Lehrstuhl für Öffentliches Recht, Sozialrecht und Gesundheitsrecht PD Dr. Albert Ingold Lehrstuhlvertreter

Vorlesung „Verwaltungsrecht I“ Übungsfall zu § 12 Lösungsskizze Schwerpunkt: Rücknahme von Verwaltungsakten, § 50 VwVfG Die Klage des A hat Erfolg, wenn sie zulässig (A.) und begründet (B.) ist. A. Zulässigkeit I. Eröffnung des Verwaltungsrechtswegs Mangels aufdrängender Sonderzuweisung bestimmt sich die Eröffnung des Verwaltungsrechtswegs nach § 40 I 1 VwGO. Gegenstand der Klage muss eine öffentlichrechtliche Streitigkeit nichtverfassungsrechtlicher Art sein.

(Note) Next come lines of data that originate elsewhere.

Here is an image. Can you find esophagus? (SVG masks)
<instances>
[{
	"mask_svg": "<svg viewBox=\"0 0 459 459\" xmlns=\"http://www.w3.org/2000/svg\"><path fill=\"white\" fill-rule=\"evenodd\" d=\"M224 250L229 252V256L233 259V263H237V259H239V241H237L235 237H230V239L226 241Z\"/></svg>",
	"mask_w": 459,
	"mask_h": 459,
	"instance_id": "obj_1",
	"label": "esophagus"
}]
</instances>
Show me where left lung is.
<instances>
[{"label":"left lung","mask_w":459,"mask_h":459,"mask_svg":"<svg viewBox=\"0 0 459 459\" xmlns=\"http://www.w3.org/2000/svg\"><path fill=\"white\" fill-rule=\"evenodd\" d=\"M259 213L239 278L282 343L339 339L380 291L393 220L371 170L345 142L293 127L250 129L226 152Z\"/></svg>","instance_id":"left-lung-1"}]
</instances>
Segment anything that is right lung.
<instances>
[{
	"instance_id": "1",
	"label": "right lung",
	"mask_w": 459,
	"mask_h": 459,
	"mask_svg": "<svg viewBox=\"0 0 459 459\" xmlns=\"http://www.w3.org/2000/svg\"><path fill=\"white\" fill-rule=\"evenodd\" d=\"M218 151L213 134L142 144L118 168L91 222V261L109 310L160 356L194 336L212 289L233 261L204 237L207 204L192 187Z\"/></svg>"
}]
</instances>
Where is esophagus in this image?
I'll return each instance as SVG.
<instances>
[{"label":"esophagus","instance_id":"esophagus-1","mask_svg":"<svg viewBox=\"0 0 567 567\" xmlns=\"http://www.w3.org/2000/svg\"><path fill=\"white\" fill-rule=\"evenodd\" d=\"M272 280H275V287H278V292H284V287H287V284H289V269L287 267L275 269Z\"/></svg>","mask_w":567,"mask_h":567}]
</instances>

Die Streitigkeit ist öffentlich-rechtlich, wenn die streitentscheidenden Normen solche des öffentlichen Rechts sind. Im Streit steht die Rechtmäßigkeit der Aufhebung der Baugenehmigung. Die Baugenehmigung richtet sich unzweifelhaft nach öffentlichem Recht, Art. 68 I 1 BayBO. Die Rücknahme vollzieht sich als „actus contrarius“ ebenfalls nach öffentlichem Recht; im Übrigen kommen die Art. 48 bzw. 49 BayVwVfG zur Anwendung, die als Sonderrecht Hoheitsträger spezifisch als solche berechtigen und verpflichten. Mangels doppelter Verfassungsunmittelbarkeit (hinsichtlich der Beteiligten und der streitentscheidenden Normen) ist die Streitigkeit auch nicht-verfassungsrechtlicher Art. Schließlich darf der Rechtsstreit nicht durch eine gesetzliche Regelung einem anderen Gerichtszweig zugewiesen sein; dies ist nicht ersichtlich. Damit ist der Verwaltungsrechtsweg nach § 40 I 1 VwGO eröffnet. II. Klageart Die richtige Klageart bestimmt sich nach dem (ggf. nach §§ 88, 86 III VwGO auszulegenden) klägerischen Begehren.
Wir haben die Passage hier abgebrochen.